- DIRECTIONS FOR THIS TASK -
I'd like the data below restated word for word, with the pictures left out.

- RECORD EXCERPTS -
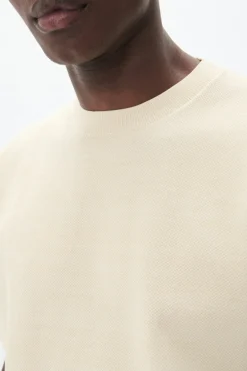 MAtrivolt M73 Strik Pullover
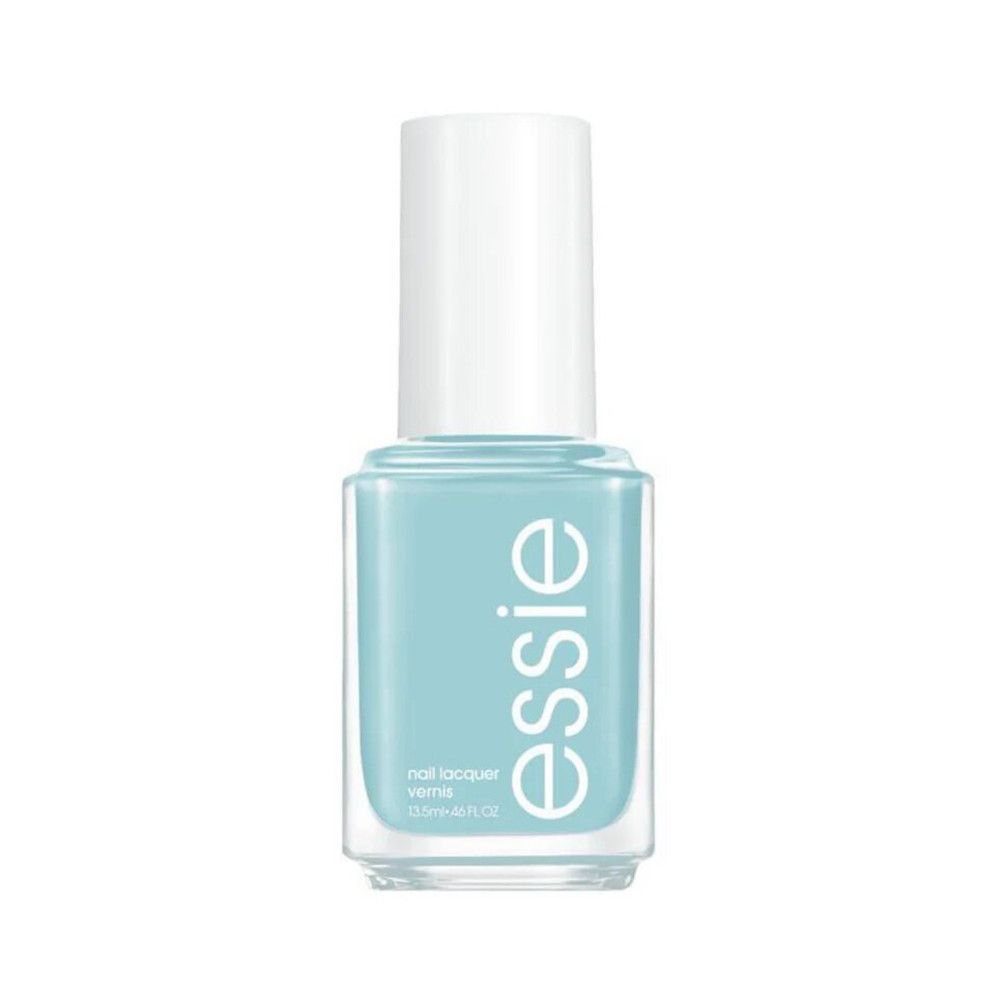 Essie - Nagellack
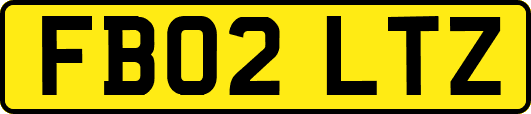 FB02LTZ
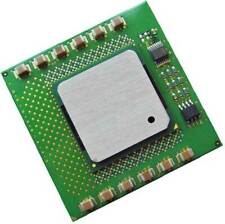 38L5111 eu IBM Intel Pentium 4 2.66GHz 533MHz 512KB Socket 478 Cpu comprar usado  Enviando para Brazil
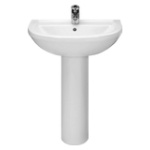 PYRAMIS MILITOS 600 WHITE ΕΠΙΤΟΊΧΙΟΣ ΝΙΠΤΉΡΑ 023002101 ΕΩΣ 12 ΔΟΣΕΙΣ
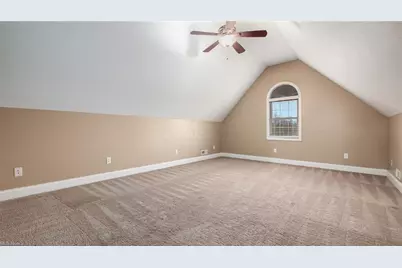 3150 Northern Drive, Zanesville, OH 43701 - Photo 20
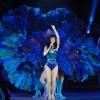 Katy Perry en concert � Los Angeles : photos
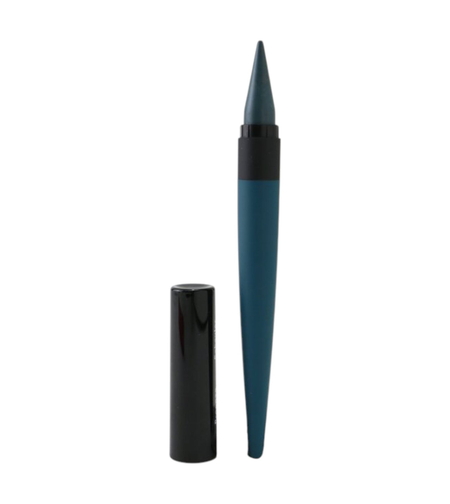 Lancome, Ombre Hypnose Stylo, Crayon, Essential, Kajal Eye Pencil, 02, Cubic Blue, 1.5 g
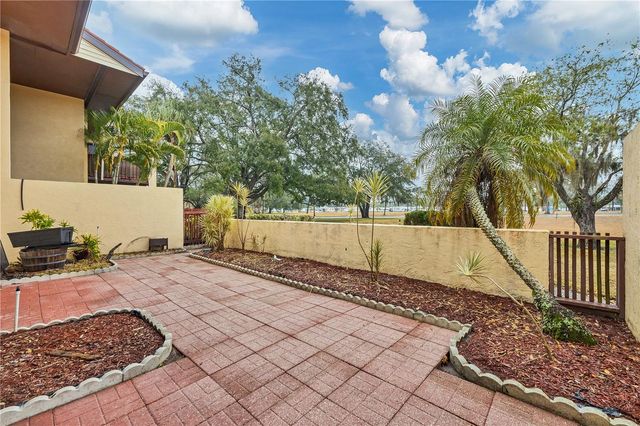 1111 W FAITH CIRCLE 1006, Bradenton, FL 34212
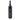 Robert Oatley Limited Release Barossa Shiraz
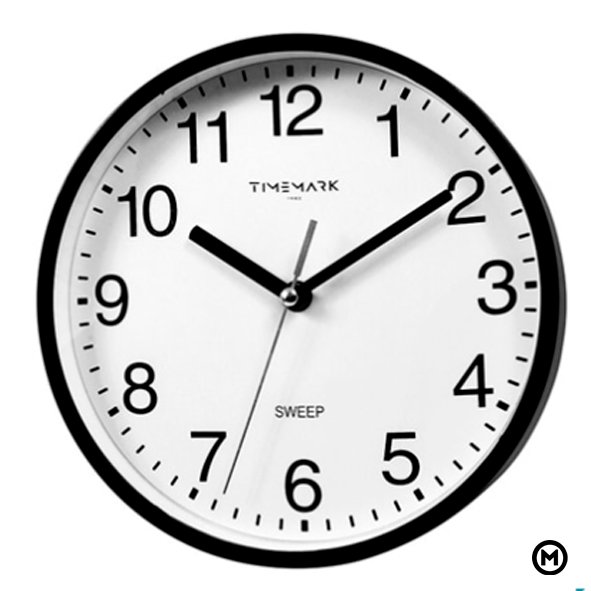 reloj-analogico-de-pared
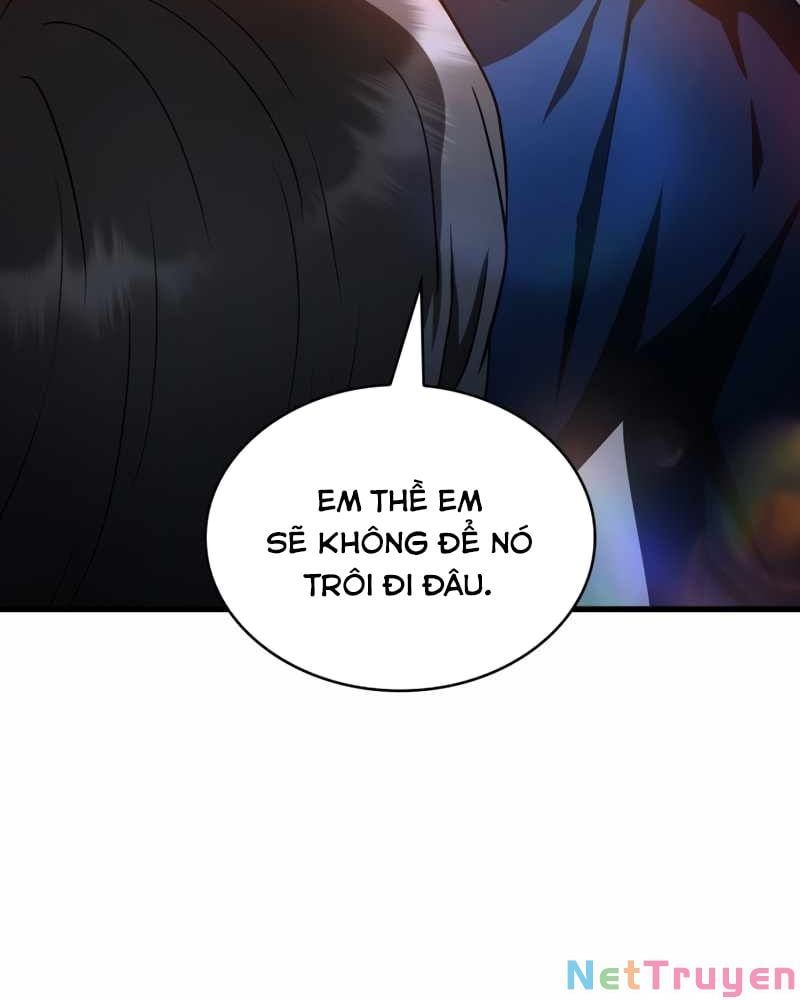 đọc truyện Bác Sĩ Phẫu Thuật Hoàn Hảo Chương 20 ảnh 116 tại Thiên Thai Truyện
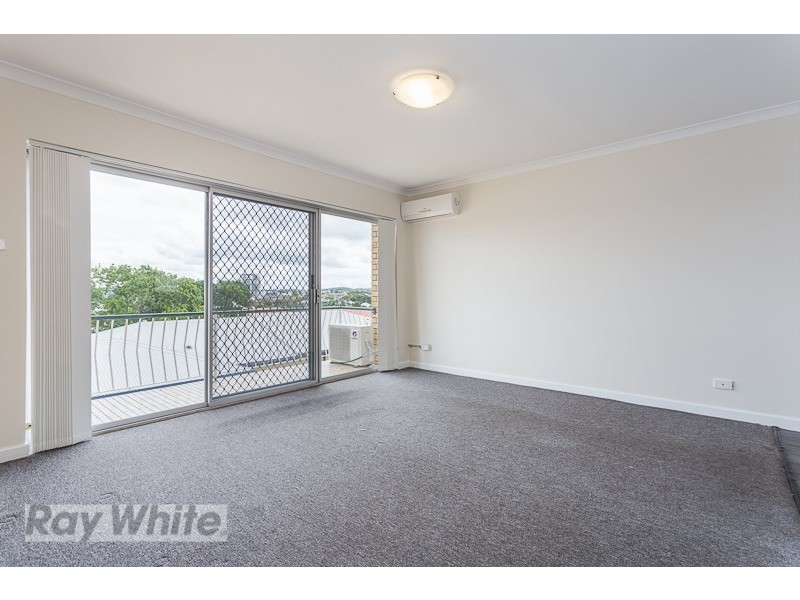 8/77 Kirkland Avenue, Coorparoo QLD 4151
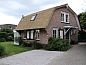 Guest house 682136 • Holiday property Noordzeekust • Mooiste plekje van Noordwijk  • 1 of 15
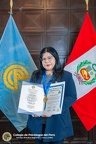 COLEGIATURA 2DO-56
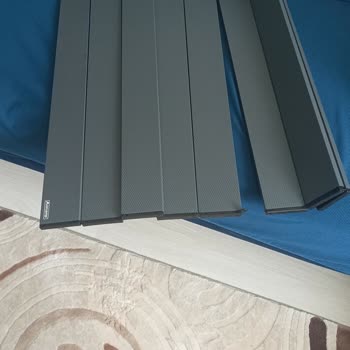 Orcamp Alüminyum Kamp Masası Menteşe Sorunu Ve Mağduriyet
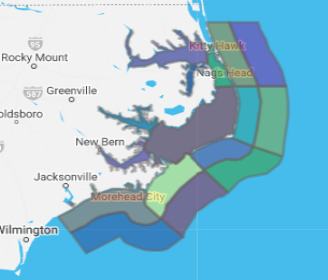 Ultimate Guide to Marine Forecast Newport Beach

- RESPONSE BELOW -
 MAtrivolt M73 Strik Pullover
 Essie - Nagellack
 FB02LTZ
 38L5111 eu IBM Intel Pentium 4 2.66GHz 533MHz 512KB Socket 478 Cpu comprar usado  Enviando para Brazil
 PYRAMIS MILITOS 600 WHITE ΕΠΙΤΟΊΧΙΟΣ ΝΙΠΤΉΡΑ 023002101 ΕΩΣ 12 ΔΟΣΕΙΣ
 3150 Northern Drive, Zanesville, OH 43701 - Photo 20
 Katy Perry en concert � Los Angeles : photos
 Lancome, Ombre Hypnose Stylo, Crayon, Essential, Kajal Eye Pencil, 02, Cubic Blue, 1.5 g
 1111 W FAITH CIRCLE 1006, Bradenton, FL 34212
 Robert Oatley Limited Release Barossa Shiraz
 reloj-analogico-de-pared
 đọc truyện Bác Sĩ Phẫu Thuật Hoàn Hảo Chương 20 ảnh 116 tại Thiên Thai Truyện
 8/77 Kirkland Avenue, Coorparoo QLD 4151
 Guest house 682136 • Holiday property Noordzeekust • Mooiste plekje van Noordwijk  • 1 of 15
 COLEGIATURA 2DO-56
 Orcamp Alüminyum Kamp Masası Menteşe Sorunu Ve Mağduriyet
 Ultimate Guide to Marine Forecast Newport Beach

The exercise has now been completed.